▸ Data rows:
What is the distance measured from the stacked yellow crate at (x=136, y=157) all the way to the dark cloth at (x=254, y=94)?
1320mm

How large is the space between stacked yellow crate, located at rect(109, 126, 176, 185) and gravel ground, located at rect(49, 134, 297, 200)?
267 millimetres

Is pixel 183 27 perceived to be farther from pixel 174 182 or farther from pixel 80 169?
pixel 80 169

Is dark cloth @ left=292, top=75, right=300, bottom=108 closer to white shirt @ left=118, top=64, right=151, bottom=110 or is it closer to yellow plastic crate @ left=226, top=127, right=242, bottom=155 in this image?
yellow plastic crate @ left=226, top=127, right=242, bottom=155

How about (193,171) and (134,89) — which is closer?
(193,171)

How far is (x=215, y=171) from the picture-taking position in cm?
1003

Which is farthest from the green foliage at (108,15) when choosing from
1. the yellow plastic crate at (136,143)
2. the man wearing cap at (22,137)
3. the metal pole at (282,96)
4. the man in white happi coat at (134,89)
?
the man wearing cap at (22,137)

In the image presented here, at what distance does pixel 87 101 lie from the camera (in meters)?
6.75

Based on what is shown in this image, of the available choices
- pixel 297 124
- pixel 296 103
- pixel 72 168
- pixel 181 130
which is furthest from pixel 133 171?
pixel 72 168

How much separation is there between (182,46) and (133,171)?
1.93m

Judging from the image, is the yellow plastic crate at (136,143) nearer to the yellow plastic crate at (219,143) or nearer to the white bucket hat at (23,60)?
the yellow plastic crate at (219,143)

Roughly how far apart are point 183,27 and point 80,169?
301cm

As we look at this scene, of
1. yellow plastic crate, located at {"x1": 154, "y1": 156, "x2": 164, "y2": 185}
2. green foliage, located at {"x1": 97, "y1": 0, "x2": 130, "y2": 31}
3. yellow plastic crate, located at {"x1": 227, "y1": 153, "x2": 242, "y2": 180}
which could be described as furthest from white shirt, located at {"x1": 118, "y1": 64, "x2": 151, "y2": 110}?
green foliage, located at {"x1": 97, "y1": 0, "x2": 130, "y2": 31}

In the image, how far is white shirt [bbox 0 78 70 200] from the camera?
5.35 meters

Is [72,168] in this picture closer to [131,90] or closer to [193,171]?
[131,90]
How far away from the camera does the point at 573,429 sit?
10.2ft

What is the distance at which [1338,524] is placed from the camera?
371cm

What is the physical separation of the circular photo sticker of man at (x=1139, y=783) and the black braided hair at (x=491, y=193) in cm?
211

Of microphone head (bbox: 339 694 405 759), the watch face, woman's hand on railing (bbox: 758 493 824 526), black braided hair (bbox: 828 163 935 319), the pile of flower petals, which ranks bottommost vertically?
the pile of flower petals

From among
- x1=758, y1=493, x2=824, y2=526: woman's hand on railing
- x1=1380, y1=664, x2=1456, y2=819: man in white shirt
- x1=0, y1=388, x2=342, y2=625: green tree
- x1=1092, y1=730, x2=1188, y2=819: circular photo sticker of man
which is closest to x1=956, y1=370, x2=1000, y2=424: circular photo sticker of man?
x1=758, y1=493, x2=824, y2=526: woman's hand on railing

▸ Instructions for the task:
Reproduce the listing above verbatim, from its first line through its last, changing nothing.

▸ Problem solution:
What is the distance measured from the stacked yellow crate at (x=136, y=157) all the way to the dark cloth at (x=254, y=94)?
1320mm

How large is the space between stacked yellow crate, located at rect(109, 126, 176, 185) and gravel ground, located at rect(49, 134, 297, 200)?
267 millimetres

Is pixel 183 27 perceived to be farther from pixel 174 182 or farther from pixel 80 169?
pixel 80 169

Is dark cloth @ left=292, top=75, right=300, bottom=108 closer to white shirt @ left=118, top=64, right=151, bottom=110 or is it closer to yellow plastic crate @ left=226, top=127, right=242, bottom=155 in this image?
yellow plastic crate @ left=226, top=127, right=242, bottom=155

How about (193,171) and (134,89) — which is closer?
(193,171)

How far is (x=215, y=171) from the picture-taking position in cm?
1003

Which is farthest from the green foliage at (108,15) when choosing from
1. the yellow plastic crate at (136,143)
2. the man wearing cap at (22,137)
3. the metal pole at (282,96)
4. the man in white happi coat at (134,89)
?
the man wearing cap at (22,137)

In the image presented here, at what distance does pixel 87 101 lie from the camera (in meters)?
6.75

Based on what is shown in this image, of the available choices
- pixel 297 124
- pixel 296 103
- pixel 72 168
- pixel 181 130
which is furthest from pixel 133 171?
pixel 72 168

How much separation is there between (182,46) and (133,171)?
1.93m

Judging from the image, is the yellow plastic crate at (136,143) nearer to the yellow plastic crate at (219,143) or nearer to the white bucket hat at (23,60)?
the yellow plastic crate at (219,143)

Roughly how far apart are point 183,27 and point 80,169?
301cm

As we look at this scene, of
1. yellow plastic crate, located at {"x1": 154, "y1": 156, "x2": 164, "y2": 185}
2. green foliage, located at {"x1": 97, "y1": 0, "x2": 130, "y2": 31}
3. yellow plastic crate, located at {"x1": 227, "y1": 153, "x2": 242, "y2": 180}
which could be described as furthest from white shirt, located at {"x1": 118, "y1": 64, "x2": 151, "y2": 110}?
green foliage, located at {"x1": 97, "y1": 0, "x2": 130, "y2": 31}

In the image, how far is white shirt [bbox 0 78 70 200] from the camera?
5.35 meters

Is [72,168] in this picture closer to [131,90] or closer to [193,171]?
[131,90]
How far away from the camera does the point at 573,429 sit?
10.2ft

What is the distance at which [1338,524] is placed from the camera?
371cm

What is the physical separation of the circular photo sticker of man at (x=1139, y=783) and the black braided hair at (x=491, y=193) in cm?
211

Of microphone head (bbox: 339 694 405 759), the watch face, woman's hand on railing (bbox: 758 493 824 526), black braided hair (bbox: 828 163 935 319), the pile of flower petals, which ranks bottommost vertically?
the pile of flower petals

From among
- x1=758, y1=493, x2=824, y2=526: woman's hand on railing
- x1=1380, y1=664, x2=1456, y2=819: man in white shirt
- x1=0, y1=388, x2=342, y2=625: green tree
- x1=1092, y1=730, x2=1188, y2=819: circular photo sticker of man
which is closest to x1=956, y1=370, x2=1000, y2=424: circular photo sticker of man?
x1=758, y1=493, x2=824, y2=526: woman's hand on railing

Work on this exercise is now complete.